Reproduce the records below with every instance of "red roof tile" swapped for "terracotta roof tile" and nothing else changed, leaving out the pictures.

=======

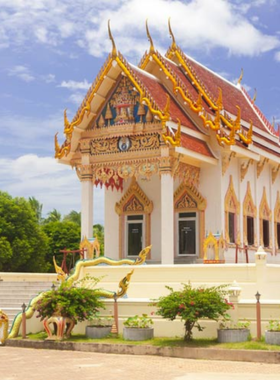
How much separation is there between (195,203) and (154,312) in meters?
6.31

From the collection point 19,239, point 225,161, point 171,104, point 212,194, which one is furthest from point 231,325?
point 19,239

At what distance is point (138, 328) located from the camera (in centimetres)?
1191

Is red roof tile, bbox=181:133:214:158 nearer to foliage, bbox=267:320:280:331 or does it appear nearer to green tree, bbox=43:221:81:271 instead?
foliage, bbox=267:320:280:331

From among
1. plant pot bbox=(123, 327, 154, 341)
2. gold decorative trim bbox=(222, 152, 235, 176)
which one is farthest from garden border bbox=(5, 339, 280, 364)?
gold decorative trim bbox=(222, 152, 235, 176)

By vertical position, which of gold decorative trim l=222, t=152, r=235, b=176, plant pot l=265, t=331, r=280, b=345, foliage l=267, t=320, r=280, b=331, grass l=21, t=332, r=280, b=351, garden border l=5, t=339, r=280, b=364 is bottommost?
garden border l=5, t=339, r=280, b=364

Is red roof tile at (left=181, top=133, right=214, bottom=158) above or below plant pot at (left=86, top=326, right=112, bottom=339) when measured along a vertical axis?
above

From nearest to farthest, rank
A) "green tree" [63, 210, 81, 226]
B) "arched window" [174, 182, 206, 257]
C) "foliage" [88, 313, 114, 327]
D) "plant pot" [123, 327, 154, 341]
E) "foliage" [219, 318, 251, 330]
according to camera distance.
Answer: "foliage" [219, 318, 251, 330], "plant pot" [123, 327, 154, 341], "foliage" [88, 313, 114, 327], "arched window" [174, 182, 206, 257], "green tree" [63, 210, 81, 226]

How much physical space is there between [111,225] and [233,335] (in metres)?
8.91

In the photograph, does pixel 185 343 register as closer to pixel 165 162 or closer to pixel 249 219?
pixel 165 162

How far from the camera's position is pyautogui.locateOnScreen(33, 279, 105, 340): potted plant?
1230 centimetres

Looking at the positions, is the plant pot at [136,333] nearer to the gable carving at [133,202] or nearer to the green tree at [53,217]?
the gable carving at [133,202]

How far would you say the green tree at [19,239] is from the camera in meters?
36.3

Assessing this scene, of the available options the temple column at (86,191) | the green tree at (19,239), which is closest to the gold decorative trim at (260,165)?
the temple column at (86,191)

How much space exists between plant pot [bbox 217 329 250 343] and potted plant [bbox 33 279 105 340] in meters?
2.58
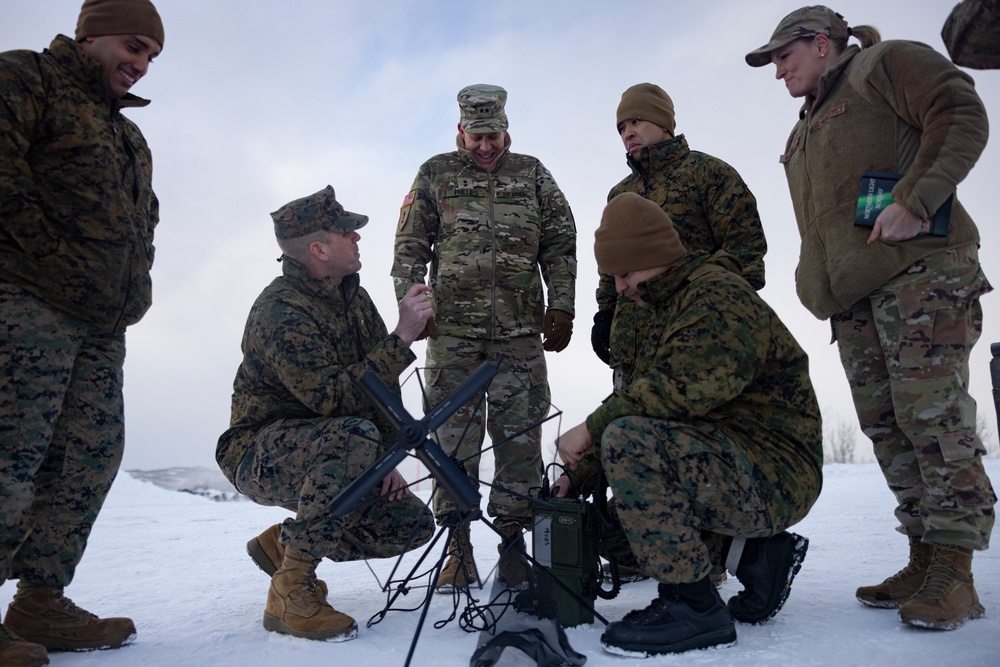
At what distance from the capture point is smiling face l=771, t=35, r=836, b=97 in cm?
370

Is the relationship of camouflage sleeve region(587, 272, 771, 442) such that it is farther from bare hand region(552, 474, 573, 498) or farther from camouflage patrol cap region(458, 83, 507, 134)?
camouflage patrol cap region(458, 83, 507, 134)

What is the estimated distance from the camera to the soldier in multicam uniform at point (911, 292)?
121 inches

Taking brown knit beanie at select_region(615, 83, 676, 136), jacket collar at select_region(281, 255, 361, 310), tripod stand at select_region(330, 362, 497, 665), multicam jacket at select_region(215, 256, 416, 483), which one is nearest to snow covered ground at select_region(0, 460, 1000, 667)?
tripod stand at select_region(330, 362, 497, 665)

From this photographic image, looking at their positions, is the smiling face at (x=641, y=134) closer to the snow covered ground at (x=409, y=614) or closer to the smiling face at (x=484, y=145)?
the smiling face at (x=484, y=145)

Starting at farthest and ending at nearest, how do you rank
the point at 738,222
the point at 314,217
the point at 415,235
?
the point at 415,235
the point at 738,222
the point at 314,217

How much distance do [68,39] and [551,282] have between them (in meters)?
2.63

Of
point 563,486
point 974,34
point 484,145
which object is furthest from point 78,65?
point 974,34

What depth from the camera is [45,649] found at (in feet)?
9.12

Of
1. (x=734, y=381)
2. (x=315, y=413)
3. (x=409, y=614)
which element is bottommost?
(x=409, y=614)

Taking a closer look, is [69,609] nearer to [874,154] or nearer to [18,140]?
[18,140]

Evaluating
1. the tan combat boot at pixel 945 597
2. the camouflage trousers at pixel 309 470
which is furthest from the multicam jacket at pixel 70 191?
the tan combat boot at pixel 945 597

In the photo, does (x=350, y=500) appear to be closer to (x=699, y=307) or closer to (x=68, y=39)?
(x=699, y=307)

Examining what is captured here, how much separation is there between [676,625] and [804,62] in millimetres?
2639

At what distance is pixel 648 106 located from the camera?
4301 millimetres
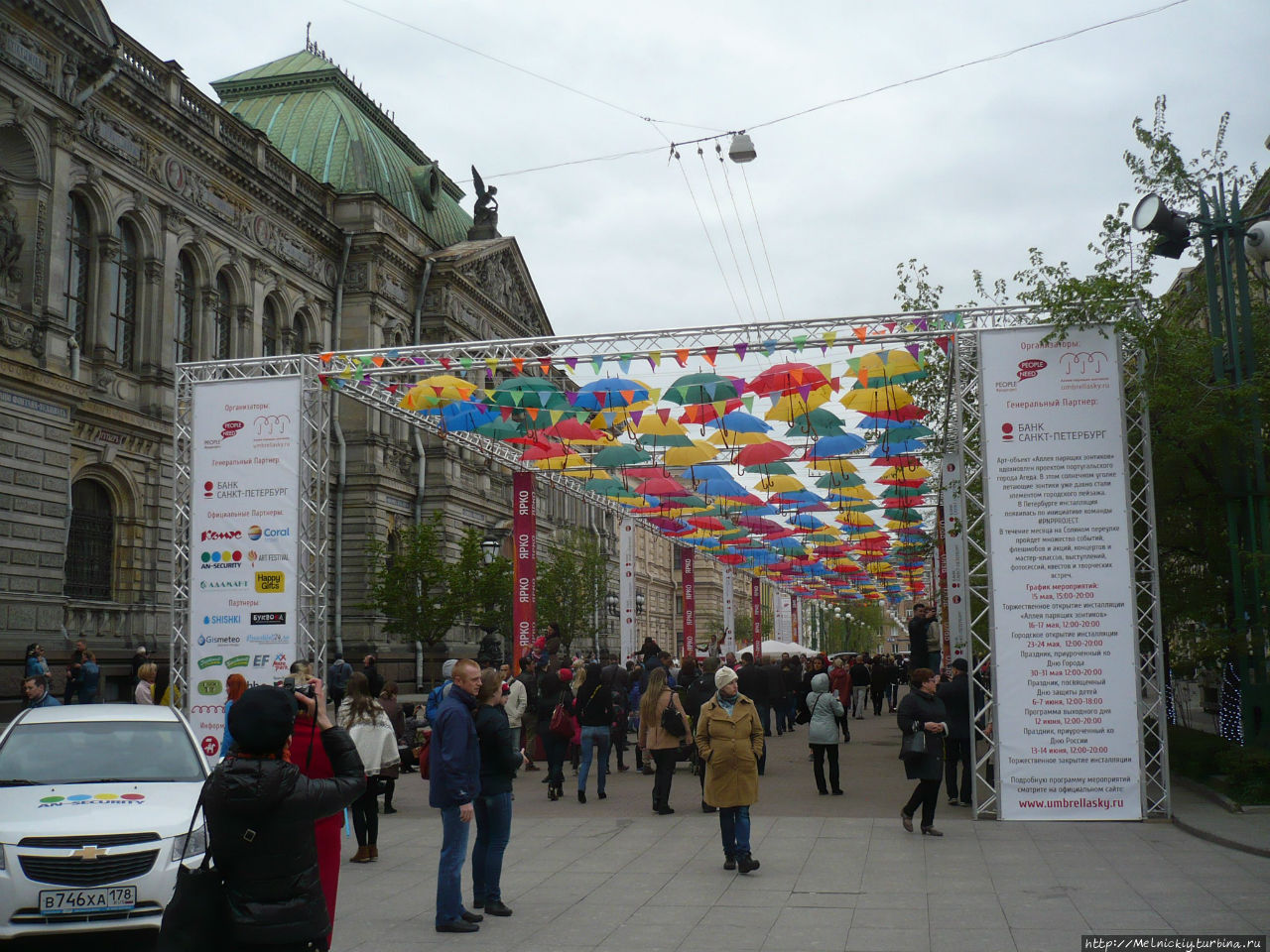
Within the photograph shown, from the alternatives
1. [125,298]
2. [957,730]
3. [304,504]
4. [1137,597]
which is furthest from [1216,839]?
[125,298]

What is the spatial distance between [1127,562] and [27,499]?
1982 cm

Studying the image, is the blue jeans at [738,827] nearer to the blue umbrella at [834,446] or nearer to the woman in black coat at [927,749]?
the woman in black coat at [927,749]

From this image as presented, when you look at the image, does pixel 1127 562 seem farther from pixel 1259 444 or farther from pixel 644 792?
pixel 644 792

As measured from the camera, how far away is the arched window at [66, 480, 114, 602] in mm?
25812

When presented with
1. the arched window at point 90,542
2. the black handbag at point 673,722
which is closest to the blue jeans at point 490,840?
the black handbag at point 673,722

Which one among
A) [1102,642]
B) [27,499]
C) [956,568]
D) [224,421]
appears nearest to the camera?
[1102,642]

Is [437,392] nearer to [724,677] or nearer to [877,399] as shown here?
[877,399]

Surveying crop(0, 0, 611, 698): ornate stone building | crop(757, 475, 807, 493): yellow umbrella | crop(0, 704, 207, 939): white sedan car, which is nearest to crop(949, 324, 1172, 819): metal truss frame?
crop(0, 704, 207, 939): white sedan car

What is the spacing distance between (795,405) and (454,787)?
11.3 m

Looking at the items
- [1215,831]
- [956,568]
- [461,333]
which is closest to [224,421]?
[956,568]

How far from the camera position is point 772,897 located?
9227mm

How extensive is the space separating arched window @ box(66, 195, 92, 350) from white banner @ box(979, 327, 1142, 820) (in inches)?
812

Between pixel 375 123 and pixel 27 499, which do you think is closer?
pixel 27 499

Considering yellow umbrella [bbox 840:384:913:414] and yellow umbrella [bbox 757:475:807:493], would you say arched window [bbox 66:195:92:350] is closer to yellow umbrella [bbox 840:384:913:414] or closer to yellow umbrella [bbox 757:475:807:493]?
yellow umbrella [bbox 757:475:807:493]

=======

## [Output of the exercise]
How much separation is there between (195,203) and (154,312) in meters?
6.31

From the collection point 19,239, point 225,161, point 171,104, point 212,194, which one is furthest from point 231,325?
point 19,239

At what distance is point (138, 328) located from the camera (in centimetres)?
1191

Is terracotta roof tile, bbox=181:133:214:158 nearer to foliage, bbox=267:320:280:331 or does it appear nearer to green tree, bbox=43:221:81:271 instead?
foliage, bbox=267:320:280:331

From among
1. plant pot bbox=(123, 327, 154, 341)
2. gold decorative trim bbox=(222, 152, 235, 176)
which one is farthest from garden border bbox=(5, 339, 280, 364)?
gold decorative trim bbox=(222, 152, 235, 176)

By vertical position, which of gold decorative trim l=222, t=152, r=235, b=176, plant pot l=265, t=331, r=280, b=345, foliage l=267, t=320, r=280, b=331, grass l=21, t=332, r=280, b=351, garden border l=5, t=339, r=280, b=364 is bottommost?
garden border l=5, t=339, r=280, b=364

Is terracotta roof tile at (left=181, top=133, right=214, bottom=158) above or below plant pot at (left=86, top=326, right=112, bottom=339) when measured along a vertical axis?
above

From nearest to farthest, rank
A) "green tree" [63, 210, 81, 226]
B) "arched window" [174, 182, 206, 257]
C) "foliage" [88, 313, 114, 327]
D) "plant pot" [123, 327, 154, 341]
E) "foliage" [219, 318, 251, 330]
according to camera distance.
Answer: "foliage" [219, 318, 251, 330], "plant pot" [123, 327, 154, 341], "foliage" [88, 313, 114, 327], "arched window" [174, 182, 206, 257], "green tree" [63, 210, 81, 226]

How much physical space is there between [111,225] and [233,335] (in metres)?
8.91

In the photograph, does pixel 185 343 register as closer to pixel 165 162 or closer to pixel 249 219?
pixel 165 162

How far from the camera's position is pyautogui.locateOnScreen(33, 279, 105, 340): potted plant?
1230 centimetres

Looking at the positions, is the plant pot at [136,333] nearer to the gable carving at [133,202] or nearer to the green tree at [53,217]?
the gable carving at [133,202]

How far would you say the green tree at [19,239] is from the camera in meters?
36.3

Assessing this scene, of the available options the temple column at (86,191) | the green tree at (19,239), which is closest to the gold decorative trim at (260,165)?
the temple column at (86,191)

How much space exists between plant pot [bbox 217 329 250 343] and potted plant [bbox 33 279 105 340] in meters?
2.58
At what distance from the capture point is smiling face l=771, t=35, r=836, b=97 in cm?
370

Is the relationship of camouflage sleeve region(587, 272, 771, 442) such that it is farther from bare hand region(552, 474, 573, 498) or farther from camouflage patrol cap region(458, 83, 507, 134)?
camouflage patrol cap region(458, 83, 507, 134)

What is the estimated distance from the camera to the soldier in multicam uniform at point (911, 292)?
121 inches

Taking brown knit beanie at select_region(615, 83, 676, 136), jacket collar at select_region(281, 255, 361, 310), tripod stand at select_region(330, 362, 497, 665), multicam jacket at select_region(215, 256, 416, 483), which one is nearest to snow covered ground at select_region(0, 460, 1000, 667)?
tripod stand at select_region(330, 362, 497, 665)

From this photographic image, looking at their positions, is the smiling face at (x=641, y=134) closer to the snow covered ground at (x=409, y=614) or closer to the smiling face at (x=484, y=145)?
the smiling face at (x=484, y=145)

Starting at farthest and ending at nearest, how do you rank
the point at 738,222
the point at 314,217
the point at 415,235
?
the point at 415,235
the point at 738,222
the point at 314,217

How much distance do [68,39] and [551,282] have between them (in meters)?
2.63

Of
point 563,486
point 974,34
point 484,145
which object is furthest from point 78,65?
point 974,34

What depth from the camera is [45,649] found at (in feet)?
9.12

Of
1. (x=734, y=381)
2. (x=315, y=413)
3. (x=409, y=614)
which element is bottommost?
(x=409, y=614)

Taking a closer look, is [69,609] nearer to [874,154] or nearer to [18,140]?
[18,140]

Evaluating
1. the tan combat boot at pixel 945 597
2. the camouflage trousers at pixel 309 470
which is furthest from the multicam jacket at pixel 70 191?
the tan combat boot at pixel 945 597

In the photo, does (x=350, y=500) appear to be closer to (x=699, y=307) or closer to (x=68, y=39)?
(x=699, y=307)

Examining what is captured here, how much separation is there between [676,625] and [804,62] in millimetres?
2639

At what distance is pixel 648 106 located from the camera?
4301 millimetres
Within the photograph shown, from the alternatives
1. [125,298]
2. [957,730]
3. [304,504]
4. [1137,597]
which is furthest from [1216,839]?
[125,298]

What is the spatial distance between [1127,562] and [27,499]?
1982 cm

Studying the image, is the blue jeans at [738,827] nearer to the blue umbrella at [834,446] or nearer to the woman in black coat at [927,749]?
the woman in black coat at [927,749]

From this image as presented, when you look at the image, does pixel 1127 562 seem farther from pixel 1259 444 or farther from pixel 644 792?
pixel 644 792

As measured from the camera, how far away is the arched window at [66, 480, 114, 602] in mm?
25812

When presented with
1. the arched window at point 90,542
2. the black handbag at point 673,722
which is closest to the blue jeans at point 490,840?
the black handbag at point 673,722

Which one among
A) [1102,642]
B) [27,499]
C) [956,568]
D) [224,421]
appears nearest to the camera?
[1102,642]

Is [437,392] nearer to [724,677] or nearer to [877,399] as shown here?
[877,399]

Surveying crop(0, 0, 611, 698): ornate stone building | crop(757, 475, 807, 493): yellow umbrella | crop(0, 704, 207, 939): white sedan car, which is nearest to crop(949, 324, 1172, 819): metal truss frame?
crop(0, 704, 207, 939): white sedan car

What is the spacing distance between (795,405) and (454,787)?
11.3 m

Looking at the items
- [1215,831]
- [956,568]
- [461,333]
which is closest to [224,421]?
[956,568]

How far from the camera position is point 772,897 located?
9227mm

How extensive is the space separating arched window @ box(66, 195, 92, 350) from white banner @ box(979, 327, 1142, 820) (in inches)?
812

Between pixel 375 123 and pixel 27 499, which do you think is closer?
pixel 27 499

Considering yellow umbrella [bbox 840:384:913:414] and yellow umbrella [bbox 757:475:807:493], would you say arched window [bbox 66:195:92:350] is closer to yellow umbrella [bbox 840:384:913:414] or closer to yellow umbrella [bbox 757:475:807:493]?
yellow umbrella [bbox 757:475:807:493]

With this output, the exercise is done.